How will the FDIC handle that company’s repos? An FDIC report April 18 gives the answer.
It will sell them to an acquiring firm or give them to a temporary workout bank set up just to handle some of the failing company’s businesses until the FDIC can unwind them in an orderly way.
Lenders will not be allowed to unilaterally terminate their repo contracts and seize the collateral, as they would normally be able to do when a repo borrower files bankruptcy.
Some analysts claim that the right to terminate repo contracts without fear of getting caught up in a bankruptcy proceeding let lenders ignore risk. It meant they had no skin in the game. It encouraged them to withdraw from the repo market in 2007 and 2008, because they didn’t have to care if their actions forced a company into bankruptcy.
The credit crisis that then developed, when the repo market dried up, was the main reason for the government bailout of the banks in 2008, regulators have said. Some economists are calling it a repo run on the banks, similar to depositor runs on banks 100 years ago.
The FDIC claims its plan could have helped prevent that panic, by giving repo lenders confidence that their deals will be honored.
The very availability of a comprehensive resolution system that sets forth in advance the rules under which the government will act following the appointment of a receiver could have helped to prevent a “run on the bank” and the resulting financial instability.

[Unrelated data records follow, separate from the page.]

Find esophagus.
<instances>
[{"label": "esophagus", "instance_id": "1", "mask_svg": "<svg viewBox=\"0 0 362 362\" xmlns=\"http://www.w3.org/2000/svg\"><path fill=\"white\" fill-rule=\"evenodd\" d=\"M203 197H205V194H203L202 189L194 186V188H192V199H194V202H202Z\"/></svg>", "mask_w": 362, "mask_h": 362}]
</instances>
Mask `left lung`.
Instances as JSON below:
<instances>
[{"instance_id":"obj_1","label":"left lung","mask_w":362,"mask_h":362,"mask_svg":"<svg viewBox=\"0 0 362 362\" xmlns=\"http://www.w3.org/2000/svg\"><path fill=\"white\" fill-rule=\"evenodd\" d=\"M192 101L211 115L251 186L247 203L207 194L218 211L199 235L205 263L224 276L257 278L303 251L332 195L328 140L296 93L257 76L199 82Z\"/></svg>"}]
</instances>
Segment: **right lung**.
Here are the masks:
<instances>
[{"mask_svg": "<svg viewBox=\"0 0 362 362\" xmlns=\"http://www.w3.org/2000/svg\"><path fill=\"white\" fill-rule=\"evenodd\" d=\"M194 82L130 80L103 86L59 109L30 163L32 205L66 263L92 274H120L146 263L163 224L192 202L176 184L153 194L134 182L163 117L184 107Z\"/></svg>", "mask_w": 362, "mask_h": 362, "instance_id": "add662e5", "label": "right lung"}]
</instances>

The FDIC has been successfully unwinding insolvent commercial banks and thrifts for many years. But a systemically important financial institution, by definition, is going to be much bigger, far more complicated, international in scope and interwoven with others through thousands of transactions.
The largest institution the FDIC has ever taken over was Seattle-based Washington Mutual Bank, which the FDIC seized Sept. 25, 2008. It had $310 billion in assets. The largest banks likely to be deemed “systemically important financial institutions” by the Financial Stability Oversight Council have $2 trillion in assets: Bank of America, JP Morgan Chase and Citigroup.

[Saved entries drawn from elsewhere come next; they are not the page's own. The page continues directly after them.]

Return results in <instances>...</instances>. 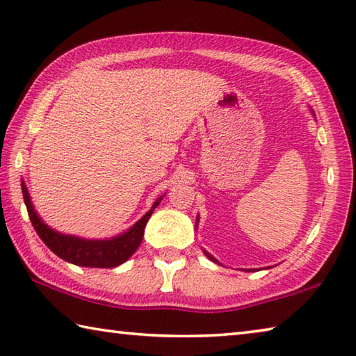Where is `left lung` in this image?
I'll return each mask as SVG.
<instances>
[{
  "label": "left lung",
  "instance_id": "obj_1",
  "mask_svg": "<svg viewBox=\"0 0 356 356\" xmlns=\"http://www.w3.org/2000/svg\"><path fill=\"white\" fill-rule=\"evenodd\" d=\"M196 221H197V218H196ZM196 225H197V222H196ZM204 252H206V256H207V257H209V259H210V261H213V262H218V261H216V259H215V257H213V256H210V254H209V252H207V251H204ZM250 272H251V270H250Z\"/></svg>",
  "mask_w": 356,
  "mask_h": 356
}]
</instances>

Critics like MIT professor Simon Johnson think the U.S. Treasury Department and the Federal Reserve will not let a systemically important financial institution fail, even with the FDIC in the wings ready to take over.
Other observers, like the New York finance lawyer who blogs at Economics of Contempt, think regulators will let systemically important financial institutions fail, believe the FDIC can unwind them, and point out that the Dodd-Frank Act requires it.
The FDIC’s April 18 report does not talk about repurchase agreements. Instead, it talks about qualified financial contracts, which it says includes repos, securities contracts, commodities contracts, forwards contracts, swaps, and any similar agreements.
It calls the temporary workout bank a bridge bank.
From the report:
A complex, systemic financial company can hold very large positions in qualified financial contracts, often involving numerous counterparties and back-to-back trades, some of which may be opaque and incompletely documented.
A disorderly unwinding of such contracts triggered by an event of insolvency, as each counterparty races to unwind and cover unhedged positions, can cause a tremendous loss of value, especially if lightly traded collateral covering a trade is sold into an artificially depressed, unstable market.
Such disorderly unwinding can have severe negative consequences for the financial company, its creditors, its counterparties, and the financial stability of the United States.
In contrast, the Dodd-Frank Act expressly permits the FDIC to transfer qualified financial contracts to a solvent financial institution (an acquiring investor) or to a bridge financial company.
In such a case, counterparties are prohibited from terminating their contracts and liquidating and netting out their positions on the grounds of an event of insolvency.
The receiver’s ability to transfer qualified financial contracts to a third party in order for the contracts to continue according to their terms—notwithstanding the debtor company’s insolvency—provides market certainty and stability and preserves the value represented by the contracts.